Murder on the Orient Express

If you look carefully, you can see chewing marks on the set.

Murder on the Orient Express takes place in 1930, but oddly looks like a bunch of people from the 70’s wearing period clothing.  Oh, hey, it was filmed in 1974!  Everyone has giant sideburns, unkempt facial hair, and there’s that 70’s film covering the camera lens.  God the 70’s were terrible.  They can’t even convincingly portray a time period a mere forty years prior.

It’s easy to be distracted by the 70’sness of it all since there’s little to this movie other than the central whodunit. It’s just a series of interviews led by a detective to find out who killed a train passenger.   Like so much of the production, the victim’s Texas drawl is pretty out of place.  It would probably more at home starring in Dallas than a period drama, so his death isn’t much of a loss.

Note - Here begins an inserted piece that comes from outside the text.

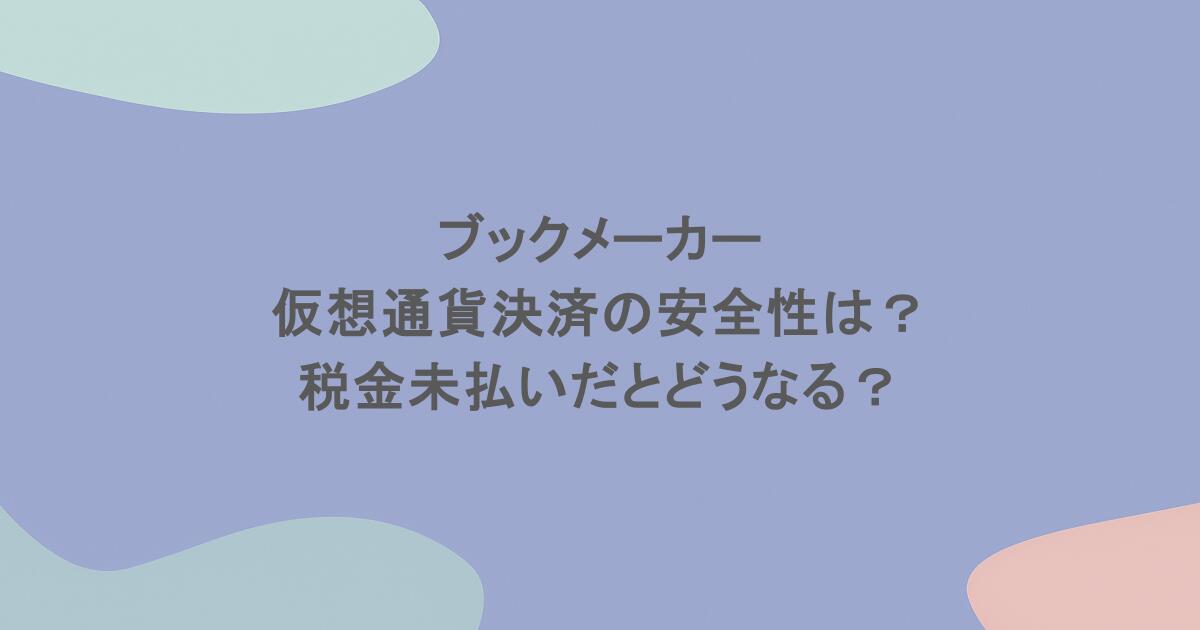 ブックメーカー｜仮想通貨決済の安全性は？税金未払いだとどうなる？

The interview format leads to a star-studded cast where each star has about five minutes of screen time.  They make the most of those few minutes and overact the crap out of their roles.  Even Ingrid Bergman, the Most Fantastic Woman that Ever Lived, is pretty grating.  The main detective is even worse.  He’s in every scene and does the most off-putting impression of a French person I’ve seen since Gérard Depardieu.

I suspect the whole affair won’t be much fun if you’ve already read the Agatha Christie novel.  Luckily, reading is passé and everything worth reading has been turned into a movie by now.  This one stays true to its book roots by having almost all of the content involve old people talking to each other.  Still, the underlying mystery is pretty good and has an unexpected resolution.  To me anyway.  The last book I read’s twist was that the protagonist did not, in fact, like green eggs or ham.  I just didn’t see it coming.

Rating: Must-see

Did I fast-forward: No.  That’d be like reading the last page of a book first.


Gaslight

March 16, 2010
Gaslight

Oh, you're right, I'm not sure where I left the car keys. OH GOD I'M INSANE!

Gaslight is essentially the same movie as Rosemary’s Baby, but with less Satanic children.  Here, Ingrid Bergman married badly, as her new husband tries to convince her she is insane.  We know this because around 100 minutes of the 113 minute runtime is spent with the husband manipulating her with such clever ruses as giving her a brooch, taking it back, and being all, “Ooooo, where did it go?  You must be INSANE!!!”  He is assisted in his efforts by Ingrid Bergman having the intellectual capacity of a two year old, and Angela Lansbury.  This is all done for some overly-complicated reason that is revealed in the last three minutes of the movie.

Seriously, if a few games of peek-a-boo and some parlor tricks is all it takes to keep Ingrid Bergman locked in your attic for months at a time, well, frankly, I’m kind of sad I missed the 40’s.  The plot pretty much relies on men running women’s lives to such a degree that they need to compose a note and leave it under their husband’s separate bedroom door in order to get permission to take a crap.  She got an Oscar for this, which is weird, given how misogynistic the 40’s were.  You’d think “women be crazy” wouldn’t garner much notice from the Academy. 

Rating: Musty

Did I fast forward: Only for the 18th scene of her slowly being driven insane, this time by a letter that she read OR DID SHE?  (She did.)